Mario era un zapato de charol. Del número 36, con cordones y de color azul marino. Su compañero de batallas era Luis, al que le tocaba ir en el pie derecho. Cuando vivían en la factoría donde los fabricaron estaban siempre juntos. En la misma caja, calentitos y rodeados de papel de periódico.
Un día, sin previo aviso, los metieron en un camión con muchos otros zapatos, botas y bailarinas. De ahí los llevaron a un gran centro comercial en el que había una gran zapatería. Sin mediar explicación, sin que nadie les diese una explicación, los separaron.
Mario fue al expositor y Luis al almacén. No entendían por qué no podían estar juntos como hasta ahora. Luis pasaba frío en aquel almacén. Aunque estaba acompañado de otros zapatos, echaba mucho de menos a su hermano Mario. No tenía muy claro a dónde había ido a parar. Cuando alguien se lo probada y decía “este zapato no me gusta, la suela chirría demasiado al caminar” no sabía que en realidad ese sonido eran los lamentos de Mario. Lamentos porque se pasaba el día entre manoseos, pies sin calcetines y muchas veces acababa en el suelo en una pila de zapatos desordenados. Se mezclaban los cordones de unos con los de los otros y se ensuciaban.
A diario, a medida que se iba acercando la hora del cierre, Mario confiaba en que llegara alguien con prisas, con un evento al día siguiente para el que no tuviera calzado y se lo llevase. Esa sería la forma de volver a reunirse con su hermano Luis.
Como no era el único que se sentía así, un día decidieron organizar una rebelión. Los zapatos de cuero, charol y piel decidieron de una vez por todas volver a reunirse con sus hermanos, de los que les habían separado. El día que habían elegido para llevar a cabo su plan, cuando el empleado de la tienda fue a organizar el expositor antes de cerrar, comenzaron a volar hebillas, cordones, lengüetas y plantillas. Pretendían aprovechar el revuelo para escapar.

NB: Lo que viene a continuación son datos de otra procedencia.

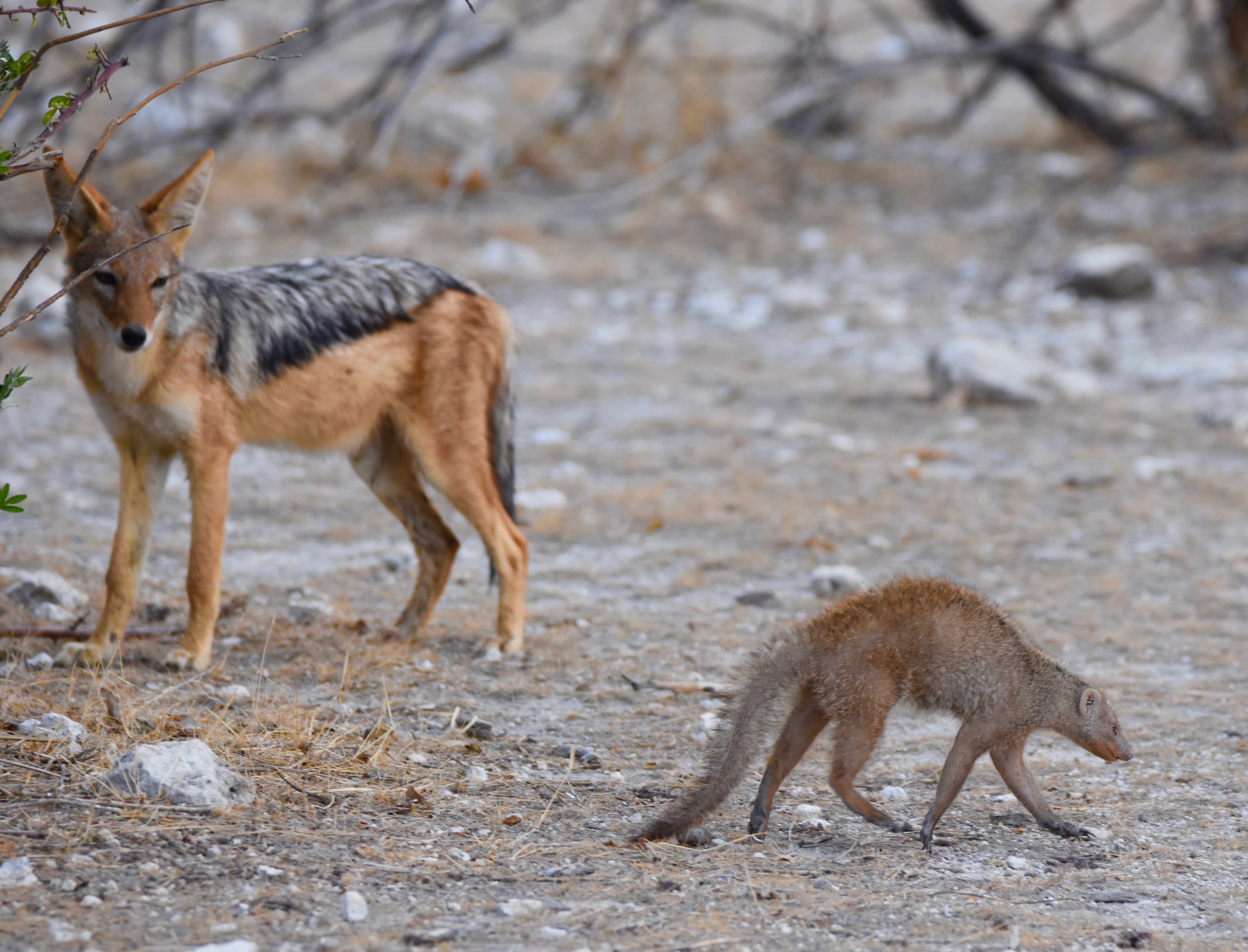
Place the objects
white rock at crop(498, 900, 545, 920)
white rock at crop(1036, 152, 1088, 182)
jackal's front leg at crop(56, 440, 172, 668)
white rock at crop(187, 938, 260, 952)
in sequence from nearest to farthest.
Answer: white rock at crop(187, 938, 260, 952), white rock at crop(498, 900, 545, 920), jackal's front leg at crop(56, 440, 172, 668), white rock at crop(1036, 152, 1088, 182)

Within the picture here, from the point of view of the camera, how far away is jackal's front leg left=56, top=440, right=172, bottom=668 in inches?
198

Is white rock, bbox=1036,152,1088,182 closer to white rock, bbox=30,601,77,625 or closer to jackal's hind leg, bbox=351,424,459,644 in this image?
jackal's hind leg, bbox=351,424,459,644

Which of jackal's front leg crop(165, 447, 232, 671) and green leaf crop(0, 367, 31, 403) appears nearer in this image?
green leaf crop(0, 367, 31, 403)

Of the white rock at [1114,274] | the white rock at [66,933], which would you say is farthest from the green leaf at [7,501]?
the white rock at [1114,274]

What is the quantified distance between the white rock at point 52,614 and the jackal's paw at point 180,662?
0.66 m

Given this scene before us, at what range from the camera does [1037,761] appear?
4801 millimetres

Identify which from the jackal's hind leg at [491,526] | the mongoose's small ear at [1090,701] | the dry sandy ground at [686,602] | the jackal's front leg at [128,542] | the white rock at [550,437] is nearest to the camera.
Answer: the dry sandy ground at [686,602]

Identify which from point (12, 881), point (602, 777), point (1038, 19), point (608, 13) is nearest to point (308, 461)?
point (602, 777)

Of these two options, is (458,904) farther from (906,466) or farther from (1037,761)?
(906,466)

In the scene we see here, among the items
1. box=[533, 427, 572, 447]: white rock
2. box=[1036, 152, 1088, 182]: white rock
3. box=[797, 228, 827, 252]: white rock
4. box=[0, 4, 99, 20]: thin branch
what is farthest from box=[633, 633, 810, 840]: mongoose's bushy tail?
box=[1036, 152, 1088, 182]: white rock

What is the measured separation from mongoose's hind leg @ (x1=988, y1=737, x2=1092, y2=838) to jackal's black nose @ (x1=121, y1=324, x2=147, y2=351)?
3228 mm

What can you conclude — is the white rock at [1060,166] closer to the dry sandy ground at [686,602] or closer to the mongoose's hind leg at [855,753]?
the dry sandy ground at [686,602]

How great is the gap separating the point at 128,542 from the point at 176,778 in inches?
71.4

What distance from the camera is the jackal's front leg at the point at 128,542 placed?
198 inches
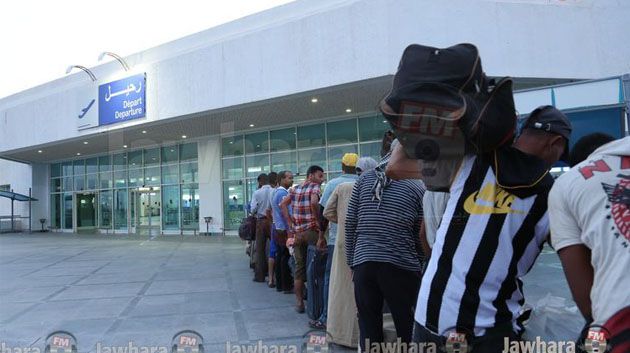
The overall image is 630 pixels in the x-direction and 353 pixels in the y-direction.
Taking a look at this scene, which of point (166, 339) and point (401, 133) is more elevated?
point (401, 133)

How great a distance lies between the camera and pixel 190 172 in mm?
18031

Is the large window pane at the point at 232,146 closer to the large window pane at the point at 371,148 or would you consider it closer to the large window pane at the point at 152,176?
the large window pane at the point at 152,176

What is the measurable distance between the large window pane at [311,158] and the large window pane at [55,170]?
15.7 meters

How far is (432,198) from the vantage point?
202 cm

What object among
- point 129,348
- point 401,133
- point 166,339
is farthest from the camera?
point 166,339

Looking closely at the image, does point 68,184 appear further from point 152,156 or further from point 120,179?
point 152,156

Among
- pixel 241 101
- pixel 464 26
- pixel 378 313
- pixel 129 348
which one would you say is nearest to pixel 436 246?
pixel 378 313

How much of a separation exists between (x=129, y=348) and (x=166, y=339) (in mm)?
494

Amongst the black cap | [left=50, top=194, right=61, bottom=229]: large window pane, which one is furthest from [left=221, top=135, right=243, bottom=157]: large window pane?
the black cap

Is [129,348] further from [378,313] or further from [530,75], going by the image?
[530,75]

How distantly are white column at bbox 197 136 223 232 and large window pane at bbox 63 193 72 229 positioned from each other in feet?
33.9

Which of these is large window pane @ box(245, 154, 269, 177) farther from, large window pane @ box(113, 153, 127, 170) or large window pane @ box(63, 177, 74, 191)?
large window pane @ box(63, 177, 74, 191)

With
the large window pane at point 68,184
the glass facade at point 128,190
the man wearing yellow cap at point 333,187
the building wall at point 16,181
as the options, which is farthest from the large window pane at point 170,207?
the man wearing yellow cap at point 333,187

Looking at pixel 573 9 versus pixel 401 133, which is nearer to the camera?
pixel 401 133
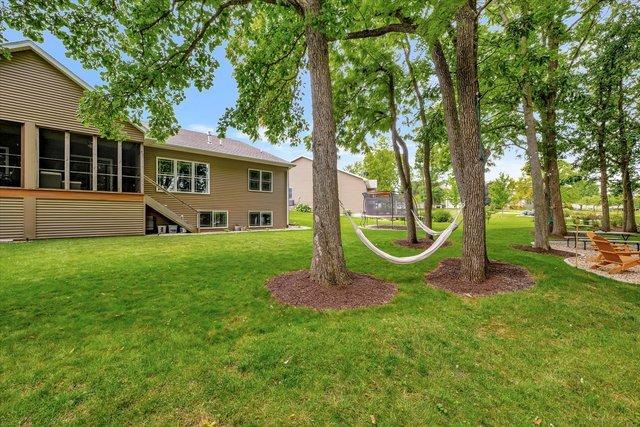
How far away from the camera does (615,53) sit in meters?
10.8

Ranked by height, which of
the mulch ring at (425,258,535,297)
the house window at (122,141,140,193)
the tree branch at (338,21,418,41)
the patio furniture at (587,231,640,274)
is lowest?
the mulch ring at (425,258,535,297)

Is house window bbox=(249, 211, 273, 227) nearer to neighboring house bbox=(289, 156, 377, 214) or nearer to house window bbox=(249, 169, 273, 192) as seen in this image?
house window bbox=(249, 169, 273, 192)

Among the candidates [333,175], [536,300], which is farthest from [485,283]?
[333,175]

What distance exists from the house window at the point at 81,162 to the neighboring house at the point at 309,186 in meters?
21.8

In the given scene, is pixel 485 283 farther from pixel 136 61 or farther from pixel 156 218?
pixel 156 218

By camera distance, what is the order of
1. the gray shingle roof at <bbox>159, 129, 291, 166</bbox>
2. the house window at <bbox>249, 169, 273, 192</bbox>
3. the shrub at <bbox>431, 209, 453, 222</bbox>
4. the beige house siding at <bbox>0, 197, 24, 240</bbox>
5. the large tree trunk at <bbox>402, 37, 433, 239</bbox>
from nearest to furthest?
the large tree trunk at <bbox>402, 37, 433, 239</bbox> < the beige house siding at <bbox>0, 197, 24, 240</bbox> < the gray shingle roof at <bbox>159, 129, 291, 166</bbox> < the house window at <bbox>249, 169, 273, 192</bbox> < the shrub at <bbox>431, 209, 453, 222</bbox>

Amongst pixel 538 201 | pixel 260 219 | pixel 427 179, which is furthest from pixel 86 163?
pixel 538 201

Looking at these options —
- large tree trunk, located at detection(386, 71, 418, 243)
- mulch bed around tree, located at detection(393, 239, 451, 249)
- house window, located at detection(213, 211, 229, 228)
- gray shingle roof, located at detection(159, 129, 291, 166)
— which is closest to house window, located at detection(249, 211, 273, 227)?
house window, located at detection(213, 211, 229, 228)

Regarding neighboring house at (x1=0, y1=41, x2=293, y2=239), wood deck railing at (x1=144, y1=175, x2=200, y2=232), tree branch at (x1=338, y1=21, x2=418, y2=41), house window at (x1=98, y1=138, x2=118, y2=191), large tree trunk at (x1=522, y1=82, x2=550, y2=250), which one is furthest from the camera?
wood deck railing at (x1=144, y1=175, x2=200, y2=232)

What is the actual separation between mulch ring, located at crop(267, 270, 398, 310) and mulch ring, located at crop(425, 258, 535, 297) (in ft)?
3.39

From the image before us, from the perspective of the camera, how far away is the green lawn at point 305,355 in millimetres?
2236

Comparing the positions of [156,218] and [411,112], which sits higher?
[411,112]

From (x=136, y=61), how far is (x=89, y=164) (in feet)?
23.2

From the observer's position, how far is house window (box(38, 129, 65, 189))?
10.2 meters
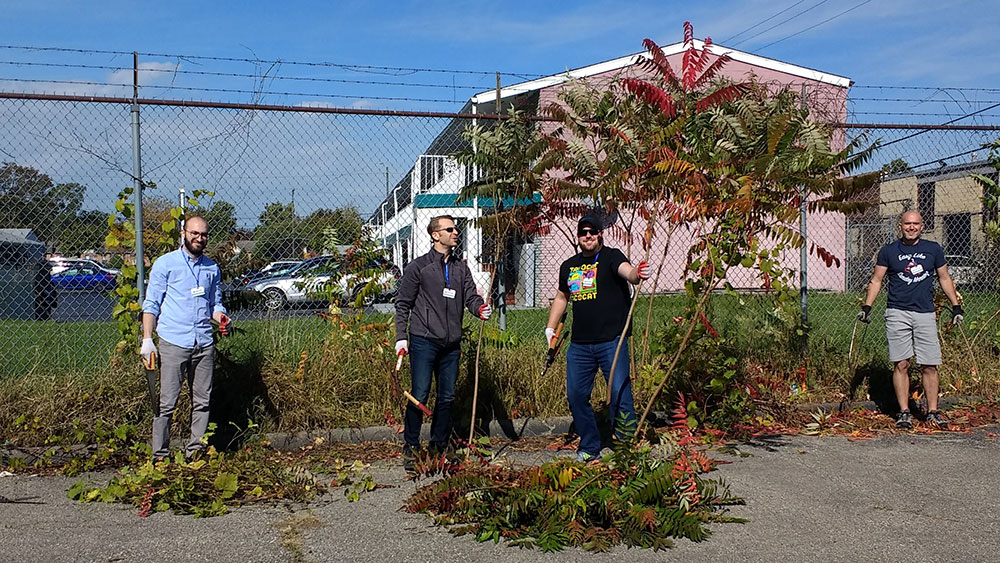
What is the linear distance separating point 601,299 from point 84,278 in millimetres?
4351

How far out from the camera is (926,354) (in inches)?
292

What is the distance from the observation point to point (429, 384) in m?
6.19

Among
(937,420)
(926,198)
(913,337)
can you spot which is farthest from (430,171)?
(926,198)

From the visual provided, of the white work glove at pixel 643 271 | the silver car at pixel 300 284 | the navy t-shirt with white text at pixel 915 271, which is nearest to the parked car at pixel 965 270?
the navy t-shirt with white text at pixel 915 271

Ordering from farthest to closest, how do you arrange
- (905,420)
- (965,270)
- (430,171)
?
(965,270) → (430,171) → (905,420)

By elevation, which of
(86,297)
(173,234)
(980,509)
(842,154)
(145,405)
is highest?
(842,154)

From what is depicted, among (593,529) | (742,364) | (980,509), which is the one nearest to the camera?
(593,529)

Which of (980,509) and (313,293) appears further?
(313,293)

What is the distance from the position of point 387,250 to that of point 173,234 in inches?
72.0

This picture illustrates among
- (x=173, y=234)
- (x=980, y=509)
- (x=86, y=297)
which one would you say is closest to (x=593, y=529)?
(x=980, y=509)

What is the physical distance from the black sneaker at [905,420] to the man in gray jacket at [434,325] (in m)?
4.06

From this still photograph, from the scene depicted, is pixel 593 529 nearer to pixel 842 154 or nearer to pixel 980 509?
pixel 980 509

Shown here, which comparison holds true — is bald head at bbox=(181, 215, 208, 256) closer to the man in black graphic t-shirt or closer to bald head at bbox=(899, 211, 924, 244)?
the man in black graphic t-shirt

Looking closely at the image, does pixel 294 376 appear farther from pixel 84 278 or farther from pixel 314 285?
pixel 84 278
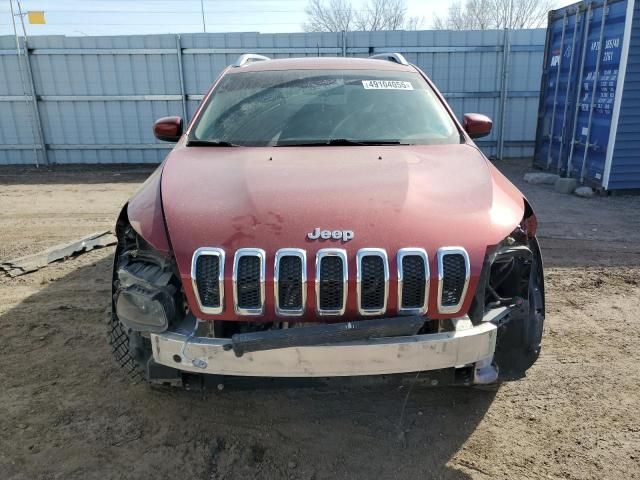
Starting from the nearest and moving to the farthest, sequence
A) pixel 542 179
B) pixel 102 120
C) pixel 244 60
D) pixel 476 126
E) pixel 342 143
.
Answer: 1. pixel 342 143
2. pixel 476 126
3. pixel 244 60
4. pixel 542 179
5. pixel 102 120

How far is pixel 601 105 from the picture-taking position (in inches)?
325

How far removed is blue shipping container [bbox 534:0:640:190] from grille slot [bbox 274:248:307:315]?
751 centimetres

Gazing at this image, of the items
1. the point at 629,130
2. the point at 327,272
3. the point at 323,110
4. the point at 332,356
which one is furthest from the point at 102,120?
the point at 332,356

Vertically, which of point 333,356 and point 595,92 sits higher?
point 595,92

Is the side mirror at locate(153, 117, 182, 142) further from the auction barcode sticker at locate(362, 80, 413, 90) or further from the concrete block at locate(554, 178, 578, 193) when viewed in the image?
the concrete block at locate(554, 178, 578, 193)

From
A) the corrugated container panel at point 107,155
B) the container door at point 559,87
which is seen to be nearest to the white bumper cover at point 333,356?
the container door at point 559,87

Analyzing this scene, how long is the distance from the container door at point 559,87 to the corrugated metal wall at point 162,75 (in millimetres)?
1743

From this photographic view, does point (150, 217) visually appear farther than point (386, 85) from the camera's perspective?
No

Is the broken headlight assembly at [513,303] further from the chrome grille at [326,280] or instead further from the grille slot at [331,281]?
the grille slot at [331,281]

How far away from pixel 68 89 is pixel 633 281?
11516 millimetres

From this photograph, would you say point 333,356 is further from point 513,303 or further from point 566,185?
point 566,185

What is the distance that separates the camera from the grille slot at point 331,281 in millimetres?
2174

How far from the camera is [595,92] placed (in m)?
8.38

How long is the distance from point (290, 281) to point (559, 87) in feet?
29.9
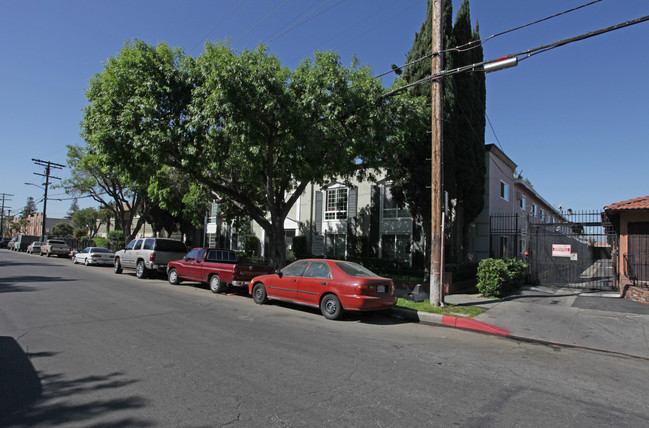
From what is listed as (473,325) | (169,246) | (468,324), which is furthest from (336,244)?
(473,325)

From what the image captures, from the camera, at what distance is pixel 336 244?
23672mm

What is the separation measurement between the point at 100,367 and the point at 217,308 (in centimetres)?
508

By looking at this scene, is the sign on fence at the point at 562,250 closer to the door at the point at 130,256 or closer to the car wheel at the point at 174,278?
the car wheel at the point at 174,278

Los de las lengüetas más anchas pudieron alzar el vuelo y llegar al almacén donde liberar a los compañeros que estaban allí. Los de los cordones más largos fueron capaces de deslizarse por la ventana y llegar al suelo.
Al final, todos se reunieron en el parque que estaba justo enfrente de la tienda y emprendieron la huida. Poco a poco, fueron encontrando personas agradecidas que les dieron un hogar en sus pies. Que los cuidaban, que no los tiraban de cualquier manera al llegar a casa y descalzarse, que de vez en cuando les pasaban un paño fresquito con jabón y que los guardaban con mimo en un zapatero. Eso, para ellos, era el paraíso.